Recent quotes:
"These juvenile criminals hit a low level. Born with only the instinct
for survival, the highest morality they achieved was a shaky loyalty to
a peer group, a street gang. But the do-gooders attempted to 'appeal to
their better natures,' to 'reach them,' to 'spark their moral sense.' Tosh!
They had no 'better natures'; experience taught them that what they
were doing was the way to survive. The puppy never got his spanking; therefore
what he did with pleasure and success must be 'moral.'
"The basis of all morality is duty, a concept with the same relation
to group that self-interest has to individual. Nobody preached duty to
these kids in a way they could understand -- that is, with a spanking.
But the society they were in told them endlessly about their 'rights.'
"The results should have been predictable, since a human being has no
natural rights of any nature."
Mr. Dubois had paused. Somebody took the bait. "Sir? How about 'life,
liberty, and the pursuit of happiness'?"
"Ah, yes, the 'unalienable rights.' Each year someone quotes that magnificent
poetry. Life? What 'right' to life has a man who is drowning in the Pacific?
The ocean will not hearken his cries. What 'right' to life has a man who
must die if he is to save his children? If the chooses to save his own
life, does he do so as a matter of 'right'? If two men are starving and
cannibalism is the only alternative to death, which man's right is 'unalienable'?

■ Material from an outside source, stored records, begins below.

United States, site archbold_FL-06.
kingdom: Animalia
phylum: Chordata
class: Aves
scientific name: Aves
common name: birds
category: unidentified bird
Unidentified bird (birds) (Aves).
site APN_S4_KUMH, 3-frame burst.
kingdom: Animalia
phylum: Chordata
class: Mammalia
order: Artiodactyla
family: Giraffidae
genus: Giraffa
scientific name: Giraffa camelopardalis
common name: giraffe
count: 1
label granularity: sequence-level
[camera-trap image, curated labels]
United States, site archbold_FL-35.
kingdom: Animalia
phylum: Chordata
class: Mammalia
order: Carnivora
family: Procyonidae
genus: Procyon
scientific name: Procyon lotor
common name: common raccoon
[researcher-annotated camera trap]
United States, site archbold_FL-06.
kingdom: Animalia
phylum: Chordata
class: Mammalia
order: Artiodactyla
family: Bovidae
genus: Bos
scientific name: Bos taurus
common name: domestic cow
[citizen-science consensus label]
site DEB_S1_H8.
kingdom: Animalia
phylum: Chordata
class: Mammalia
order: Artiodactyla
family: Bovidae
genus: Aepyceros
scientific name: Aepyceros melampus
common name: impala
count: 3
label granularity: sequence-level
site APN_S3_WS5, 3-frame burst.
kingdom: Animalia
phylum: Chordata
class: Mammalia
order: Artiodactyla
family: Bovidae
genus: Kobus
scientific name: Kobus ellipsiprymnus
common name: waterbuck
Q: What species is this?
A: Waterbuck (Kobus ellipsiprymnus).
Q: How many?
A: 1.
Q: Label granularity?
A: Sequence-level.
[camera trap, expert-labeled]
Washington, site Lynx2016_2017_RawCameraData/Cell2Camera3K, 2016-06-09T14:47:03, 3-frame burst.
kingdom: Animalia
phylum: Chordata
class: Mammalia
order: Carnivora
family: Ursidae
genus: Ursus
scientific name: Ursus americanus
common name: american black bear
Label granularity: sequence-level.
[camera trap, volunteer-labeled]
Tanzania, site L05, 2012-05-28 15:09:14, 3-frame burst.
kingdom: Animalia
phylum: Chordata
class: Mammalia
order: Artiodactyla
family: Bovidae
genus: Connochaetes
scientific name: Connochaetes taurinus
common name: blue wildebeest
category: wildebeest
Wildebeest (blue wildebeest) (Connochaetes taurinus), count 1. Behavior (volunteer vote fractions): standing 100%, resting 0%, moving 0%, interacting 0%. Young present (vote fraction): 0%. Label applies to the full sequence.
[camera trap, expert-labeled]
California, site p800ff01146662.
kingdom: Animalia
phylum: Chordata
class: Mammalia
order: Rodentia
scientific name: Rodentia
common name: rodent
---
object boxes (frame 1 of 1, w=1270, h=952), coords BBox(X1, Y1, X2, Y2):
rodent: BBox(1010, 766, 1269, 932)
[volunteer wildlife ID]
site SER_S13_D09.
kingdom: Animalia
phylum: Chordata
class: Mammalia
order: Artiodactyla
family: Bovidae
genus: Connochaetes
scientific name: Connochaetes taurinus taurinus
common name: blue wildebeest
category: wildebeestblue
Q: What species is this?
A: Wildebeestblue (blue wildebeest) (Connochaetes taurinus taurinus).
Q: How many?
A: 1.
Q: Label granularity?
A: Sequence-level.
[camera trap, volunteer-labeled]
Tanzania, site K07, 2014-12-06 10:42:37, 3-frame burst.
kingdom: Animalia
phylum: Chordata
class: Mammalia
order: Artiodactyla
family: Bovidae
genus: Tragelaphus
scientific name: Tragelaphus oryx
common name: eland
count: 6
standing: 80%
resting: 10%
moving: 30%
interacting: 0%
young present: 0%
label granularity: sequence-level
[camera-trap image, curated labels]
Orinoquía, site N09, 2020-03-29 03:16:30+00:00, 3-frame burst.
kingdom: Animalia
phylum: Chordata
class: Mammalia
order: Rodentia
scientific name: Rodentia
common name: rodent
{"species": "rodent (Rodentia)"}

And is it 'right'? As to liberty, the heroes who signed the great document
pledged themselves to buy liberty with their lives. Liberty is never
unalienable; it must be redeemed regularly with the blood of patriots or
it always vanishes. Of all the so-called natural human rights that
have ever been invented, liberty is the least likely to be cheap and is
never free of cost.
"The third 'right' -- the 'pursuit of happiness'? It is indeed unalienable
but it is not a right; it is ismply a universal condition which tyrants
cannot take away nor patriots restore. Cast me into a dungeon, burn me
at the stake, crown me king of kings, I can 'pursue happiness' as long
as my brain lives -- but neither gods nor saints, wise men nor subtle drugs,
can insure that I will catch it."
Mr. Dubois then turned to me. "I told you that 'juveline delinquent'
is a contriction in terms. 'Delinquent' means 'failing in duty.' But duty
is an adult virtue -- indeed a juvenile becomes an adult when, and
only when, he acquires a knowledge of duty and embraces it as dearer than
the self-love he was born with. There never was, there cannot be,
a 'juvenile delinquent.' But for every juvenile criminal there are always
one or more adult delinquents -- people of mature years who either do not
know their duty, or who, knowing it, fail.
"And that was the soft spot which destroyed what was in many
ways an admirable culture. The junior hoodlums who roamed their streets
were symptoms of a greater sickness; their citizens (all of them counted
as such) glorified their mythology of 'rights' ... and lost track of their
duties. No nation, so constituted, can endure."